(Document extract):

##########

In the relational world of leadership, the concept of service frames how leaders think, what they believe and how they behave. But what is service? In simple terms it is self-lessness. It is the willingness to place the needs and wellbeing of others before or above one’s own. Far from an act borne out of low self-worth and self-deprecation, service in a powerful demonstration of confidence. When leaders serve, they do so assured in their knowledge and values. Therefore, once service becomes systematised and routine, it is no longer a conscious deliberation or decision, it is a default.

When it comes down to it, service is both a badge of honour and the price of admission for anyone with the aspiration or ambition to lead others. Paraphrasing one of my favourite quotes: ‘if service is beneath you, then leadership is beyond you’. Whenever leaders possess a genuine appetite for service, then their hunger will lead them towards it.

So, let’s explore this topic in more detail. Set out below is ‘the secret science of service: six lessons for leaders’.

1. For better and especially for worse

In leadership, the concept of service has nothing to do with personal preference. It is easy to serve when conditions are conducive and recipients are seen as deserving. Equally, even if beneficiaries are undeserving, it is possible to serve if the effort directed towards them is reciprocated with gratitude and appreciation. But here’s the rub, if what is described above is all that you have ever experienced of service, then you have not served. The secret science is to serve when it is difficult and when those benefitting are neither deserving, nor grateful, but outwardly resentful.

2. The strength of vulnerability

Vulnerability is antithetical to the human survival instinct. After all, those who present as vulnerable can be predated upon and exploited. Notwithstanding, in leadership, service is impossible without vulnerability. The secret science is to understand that sensitivity, to one’s vulnerability, does not diminish with exposure. On the contrary, the more intensely you serve, the more apparent your vulnerability becomes. The difference is that when leaders embrace their vulnerability, they stop fearing it and start enjoying it. With service, the more you try to protect yourself, the weaker you become.

3. Surrender your agenda

If the act of service is going to be meaningful, then you must surrender your agenda. The word surrender is used intentionally here because it is impossible to give [serve], when you are unwilling to let go [surrender]. Ulterior motives, even those that may be well intentioned, only reveal a lack of leadership integrity and place ‘unwritten conditions’ on the act of service being performed. The secret science of surrendering one’s agenda is to recognise that service is not about what you can gain, but what you can give. Therefore, you are more likely to find something, when you are looking for nothing.

4. Measure value not cost

Sometimes the biggest barrier to service is when leaders apply reductive reasoning to determine what it will cost them to serve and whether the costs outweigh the benefits. The danger, when service becomes an economic argument based on costs and benefits [objective], is that it almost always ignores the concept of value [subjective]. The secret science is that value, as a subjective judgement, cannot be weighed and measured using traditional methods of calculation. Therefore, the value of service should be determined by what you believe is best, not what others think is right.

##########

(Information supplied):
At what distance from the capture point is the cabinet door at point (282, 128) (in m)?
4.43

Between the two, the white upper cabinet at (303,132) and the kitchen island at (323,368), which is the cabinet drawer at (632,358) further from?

##########

(Given exercise A):
Translate this sentence from the text on service in leadership into Spanish: "With service, the more you try to protect yourself, the weaker you become."
(Given exercise B):
Resume the text on service in leadership from where it stops.
The data come from a different source than the text on service in leadership.

(Written answer A):
Con el servicio, cuanto más intentas protegerte, más débil te vuelves.

(Written answer B):
5. It reveals you before it improves you

In leadership, the common perspective of service is that it is something that happens through us, rather than to us. Perceiving service through this narrow lens is understandable but misses a critical reality. The posture, temperament, tolerance, and real-world motivations of those who serve frame the quality of service they offer. The secret science is to understand that service is like a fruit-bearing tree. The key to success is not how much fruit you bear or how quickly you bear it, but rather how long your fruitfulness can be sustained. Therefore, pruning is necessary for fruitfulness.

6. Even if don’t seek them, they will still find you

While service can be a powerful inspiration to those around a leader, it can also stir-up a veritable hornet’s nest of resentment. Specifically, amongst those in leadership who feel threatened. Expect some to sneer and side-eye, questioning your motives. Others will despise you for showing up their own lack of integrity. Still others will discourage you, because your actions put pressure on them to do the same. The secret science is not to ignore distraction, but rather to avoid it. Taking active steps to navigate one’s way round an obstacle, is not the same as pretending the obstacle is not there.

7. Turn the paradigm on its head

Service is comparable to perpetual momentum. While you might not always be moving at a regular or accelerated pace, you should always be moving. Service is not a break from the routine, it is the routine. To that extent, don’t see service through the lens of leadership, see leadership through the lens of service. The secret science is not how you serve as a leader, but how you lead as a servant. Every single action of leadership should be the expression of a servant. When leaders have this level of awareness, they understand that to lead others effectively, they must serve them selflessly.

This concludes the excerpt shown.